CARLOS EDUARDO LINS DA SILVA
DE WASHINGTON

Os eleitores da Academia de Hollywood têm sido ridicularizados por críticos de cinema nos EUA por terem indicado Kenneth Branagh para o Oscar de melhor enredo baseado em texto já publicado, por "Hamlet". Afinal, argumentam eles, Branagh praticamente não mexeu no texto da peça de William Shakespeare.
Isso a tornou a segunda produção mais longa da história de Hollywood (238 minutos, só cinco a menos do que "Cleópatra", de Joseph Mankiewicz, de 1963).

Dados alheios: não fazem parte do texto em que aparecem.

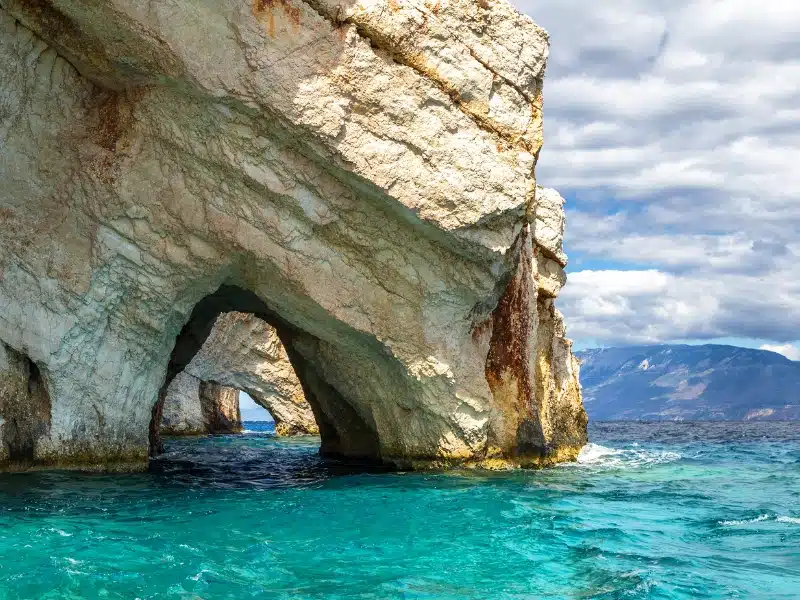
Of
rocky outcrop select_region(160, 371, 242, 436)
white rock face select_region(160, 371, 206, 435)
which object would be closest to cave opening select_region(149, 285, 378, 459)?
white rock face select_region(160, 371, 206, 435)

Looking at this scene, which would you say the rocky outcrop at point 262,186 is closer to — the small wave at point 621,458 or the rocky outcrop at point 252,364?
the small wave at point 621,458

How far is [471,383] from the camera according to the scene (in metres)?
17.8

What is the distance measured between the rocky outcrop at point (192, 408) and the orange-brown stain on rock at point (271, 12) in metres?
27.9

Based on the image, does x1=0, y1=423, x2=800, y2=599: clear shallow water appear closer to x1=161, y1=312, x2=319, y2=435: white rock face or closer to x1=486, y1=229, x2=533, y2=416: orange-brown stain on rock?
x1=486, y1=229, x2=533, y2=416: orange-brown stain on rock

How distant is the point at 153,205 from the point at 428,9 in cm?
661

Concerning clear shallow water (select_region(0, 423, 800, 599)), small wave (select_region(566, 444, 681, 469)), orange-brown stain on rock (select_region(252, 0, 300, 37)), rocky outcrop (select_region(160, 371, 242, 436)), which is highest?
orange-brown stain on rock (select_region(252, 0, 300, 37))

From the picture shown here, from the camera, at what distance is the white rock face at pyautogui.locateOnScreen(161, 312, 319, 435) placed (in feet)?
130

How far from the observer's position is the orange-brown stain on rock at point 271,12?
46.7ft

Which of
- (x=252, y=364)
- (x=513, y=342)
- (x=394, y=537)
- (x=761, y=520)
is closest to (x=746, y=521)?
(x=761, y=520)

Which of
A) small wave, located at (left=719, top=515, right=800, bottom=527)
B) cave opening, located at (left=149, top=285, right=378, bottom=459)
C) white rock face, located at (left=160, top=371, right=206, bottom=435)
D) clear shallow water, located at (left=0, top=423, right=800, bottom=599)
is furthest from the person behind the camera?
white rock face, located at (left=160, top=371, right=206, bottom=435)

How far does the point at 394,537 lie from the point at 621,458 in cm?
1663

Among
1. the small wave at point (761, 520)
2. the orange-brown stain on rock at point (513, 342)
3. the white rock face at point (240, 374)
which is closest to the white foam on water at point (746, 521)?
the small wave at point (761, 520)

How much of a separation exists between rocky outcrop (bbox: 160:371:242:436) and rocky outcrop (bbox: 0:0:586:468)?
2368 centimetres

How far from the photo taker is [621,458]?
26297mm
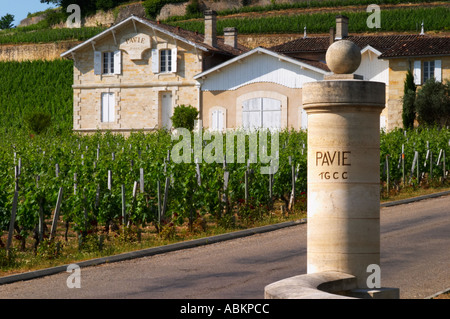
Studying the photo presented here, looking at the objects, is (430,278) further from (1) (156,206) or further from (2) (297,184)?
(2) (297,184)

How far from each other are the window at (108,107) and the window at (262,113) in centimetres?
734

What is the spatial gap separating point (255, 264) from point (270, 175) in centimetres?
654

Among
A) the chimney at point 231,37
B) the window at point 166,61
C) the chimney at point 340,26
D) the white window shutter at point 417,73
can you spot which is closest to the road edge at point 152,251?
the window at point 166,61

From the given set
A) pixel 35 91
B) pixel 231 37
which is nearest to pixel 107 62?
pixel 231 37

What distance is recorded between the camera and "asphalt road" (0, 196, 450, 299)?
388 inches

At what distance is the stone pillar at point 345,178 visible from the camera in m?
7.41

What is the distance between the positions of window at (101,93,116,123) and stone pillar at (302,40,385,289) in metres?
33.3

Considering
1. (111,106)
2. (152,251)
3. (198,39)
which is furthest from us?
(198,39)

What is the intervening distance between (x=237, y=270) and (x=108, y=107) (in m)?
30.0

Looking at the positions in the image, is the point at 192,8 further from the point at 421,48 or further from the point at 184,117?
the point at 184,117

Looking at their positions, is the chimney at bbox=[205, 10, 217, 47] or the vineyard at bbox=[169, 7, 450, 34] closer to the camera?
the chimney at bbox=[205, 10, 217, 47]

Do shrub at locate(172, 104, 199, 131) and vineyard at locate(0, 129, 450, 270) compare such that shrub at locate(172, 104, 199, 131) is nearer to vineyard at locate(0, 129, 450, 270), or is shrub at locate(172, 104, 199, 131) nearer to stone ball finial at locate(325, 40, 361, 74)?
vineyard at locate(0, 129, 450, 270)

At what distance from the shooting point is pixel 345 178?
7.39m

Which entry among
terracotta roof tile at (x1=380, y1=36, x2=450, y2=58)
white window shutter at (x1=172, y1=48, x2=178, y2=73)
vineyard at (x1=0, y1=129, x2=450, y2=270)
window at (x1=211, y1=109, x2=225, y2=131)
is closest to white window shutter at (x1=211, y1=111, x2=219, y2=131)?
window at (x1=211, y1=109, x2=225, y2=131)
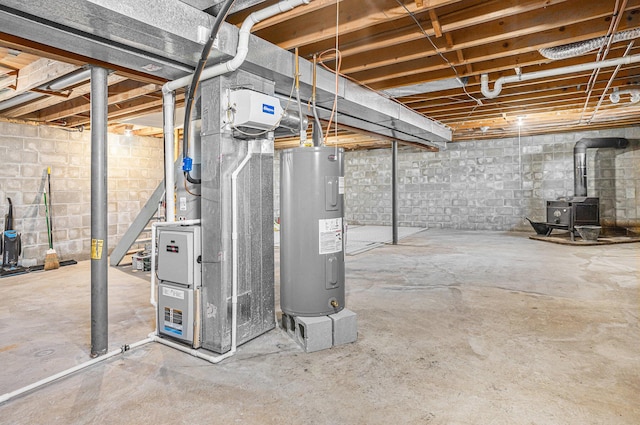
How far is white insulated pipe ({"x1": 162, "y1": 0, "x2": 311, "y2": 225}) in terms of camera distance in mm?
2023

Mas, apesar de respeitar a íntegra do texto de Shakespeare, Branagh o modifica muito, na maneira como concebe visualmente a peça, encenada pela primeira vez em 1602. Por exemplo, a ambientação, concebida por Shakespeare para o século 13, pula para a segunda metade do século 19. Isso dá a Branagh a chance de tornar um pouco contemporâneo o drama sem tornar absurda (como no recente "Romeu e Julieta") a utilização do inglês original da Idade Média.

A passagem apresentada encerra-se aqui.